Der Besitzer vom Edeka, schreibt auf einem Hinweisschild, ihm sei der Vertrag gekündigt worden. Doch so richtig glaube ich das nicht. Denn der NKD, der im gleichen Gebäude seine Filiale betreibt, bleibt drin. Es fragt sich nur wie lange, jetzt wo keine Kunden mehr zum Edeka kommen.

Das Inventar des Ladens landete übrigens im Müll-Container (der steht noch davor). Es ist traurig, dass Dinge, die bis dahin noch völlig in Ordnung waren, plötzlich nichts mehr wert sein sollen und weggeworfen werden.

Ach ja, demnächst schließt noch der Schuhladen und die Gastwirtschaft ums Eck. Das kleine Café in der Straße hat vergangenes Jahr schon dichtgemacht. Die einzigen, die sich noch halten sind die Italiener und der Grieche.

Es ist schon bedauerlich, dass die Versorgung so miserabel geworden ist. Als ich vor zehn Jahren hierher kam, sah es noch ganz anders aus. Jetzt ist es in etwa so wie im Osten in den neunziger Jahren, wo die kleinen Geschäfte schließen mussten, weil an den Ortsrändern die Gewerbegebiete wie Pilze aus dem Boden schossen.

Hier ist es umgekehrt, da schließen die Geschäfte schon lange vorher. Ende Oktober eröffnen endlich ein Rossmann und ein REWE am Ortseingang.
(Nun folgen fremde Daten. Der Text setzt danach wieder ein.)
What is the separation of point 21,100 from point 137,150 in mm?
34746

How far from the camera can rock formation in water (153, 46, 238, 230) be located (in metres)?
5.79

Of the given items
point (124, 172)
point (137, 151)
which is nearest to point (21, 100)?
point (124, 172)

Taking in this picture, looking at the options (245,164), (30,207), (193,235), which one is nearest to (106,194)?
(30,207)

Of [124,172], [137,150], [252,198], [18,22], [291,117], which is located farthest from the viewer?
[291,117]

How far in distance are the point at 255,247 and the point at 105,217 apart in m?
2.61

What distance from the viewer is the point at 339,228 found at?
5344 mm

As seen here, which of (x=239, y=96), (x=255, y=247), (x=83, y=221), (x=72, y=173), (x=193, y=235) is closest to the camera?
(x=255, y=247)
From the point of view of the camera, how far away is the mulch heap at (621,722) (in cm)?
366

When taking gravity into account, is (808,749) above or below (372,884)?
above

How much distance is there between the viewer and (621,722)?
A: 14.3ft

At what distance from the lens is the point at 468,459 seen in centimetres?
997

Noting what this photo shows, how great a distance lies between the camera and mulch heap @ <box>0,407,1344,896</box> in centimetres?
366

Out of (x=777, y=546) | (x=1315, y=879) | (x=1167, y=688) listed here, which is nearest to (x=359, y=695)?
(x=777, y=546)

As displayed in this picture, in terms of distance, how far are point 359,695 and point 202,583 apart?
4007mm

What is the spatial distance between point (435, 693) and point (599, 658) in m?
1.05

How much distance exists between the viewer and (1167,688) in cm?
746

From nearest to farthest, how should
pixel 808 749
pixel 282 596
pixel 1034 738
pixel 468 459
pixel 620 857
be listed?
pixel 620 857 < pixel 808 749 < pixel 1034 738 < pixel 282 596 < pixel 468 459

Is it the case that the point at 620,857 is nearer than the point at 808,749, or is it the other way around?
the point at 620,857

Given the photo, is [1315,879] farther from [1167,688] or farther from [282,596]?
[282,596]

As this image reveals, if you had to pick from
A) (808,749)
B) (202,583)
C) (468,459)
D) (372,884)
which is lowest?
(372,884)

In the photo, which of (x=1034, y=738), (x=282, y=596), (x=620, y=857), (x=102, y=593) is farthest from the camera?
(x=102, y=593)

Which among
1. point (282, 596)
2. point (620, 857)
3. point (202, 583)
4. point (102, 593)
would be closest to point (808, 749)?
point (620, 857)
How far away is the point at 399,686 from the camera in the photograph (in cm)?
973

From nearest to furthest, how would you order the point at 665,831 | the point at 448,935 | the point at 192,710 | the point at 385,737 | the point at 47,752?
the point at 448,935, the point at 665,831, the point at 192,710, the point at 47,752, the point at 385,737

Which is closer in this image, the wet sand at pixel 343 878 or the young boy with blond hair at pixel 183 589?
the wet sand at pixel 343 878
Ich hätte mir mal nicht träumen lassen, wie sehr ich das begrüße und die neuen Einkaufsmöglichkeiten herbeisehne.

Im Bastelfieber

Minibücherregal

Warum ich in den vergangenen Wochen nicht jeden Tag gebloggt habe, liegt unteranderem an nebenstehenden Bastelprojekt. Nachdem ich die Idee in einem Buch gesehen habe, hat es mich gepackt. Das wollte ich auch mal basteln. Wobei es mir dabei grundsätzlich um den Prozess geht. Ist das Ding dann fertig, verschenke ich es meist. Egal, wie viele Stunden ich rein gesteckt habe.

Bei dem angesprochenen Projekt konnte ich viele neue Dinge ausprobieren. Zum Beispiel, wie man 2 mm starken Buchbinderkarton schneidet, ohne sich mit dem Teppichmesser zu verletzten. Wo man selbstklebenden Stoff findet und wie man ihn möglichst faltenfrei aufzieht. Oder wie man aus einem Bilderrahmen ein Regal baut.

In den vergangenen Tagen habe ich mit Cabouchons experimentiert. Es ist tatsächlich schwierig a den richtigen Kleber für das Glasstück zu finden und b das fertige Stück mit dem richtigen Kleber in die Fassung zu kleben. Beim ersten Versuch hat es nicht geklappt, weil der eine Kleber das Papier auf- und das Bild vom Cabouchon abgelöst hat. Der zweite Versuch mit doppelseitigem Klebeband hat dann geklappt. Es geht übrigens nichts über doppelseitiges Klebeband. Es ist meines Erachtens eine der wichtigsten Erfindungen der letzten hundert Jahre.

Im nächsten Schritt muss ich Ösen anbringen. Dummerweise ist meine Ösenzzange zu groß. Da musste ich mir doch tatsächlich den Rolls-Royce unter den Ösenzangen kaufen, in der Hoffnung, dass ich meine Miniaturösen damit setzen kann. Schauen wir mal!

Wenn ich das Projekt beendet habe, werde ich noch mal ein paar Fotos präsentieren. Um was es sich dabei handelt? Das sollte eigentlich nicht so schwer zu erraten sein.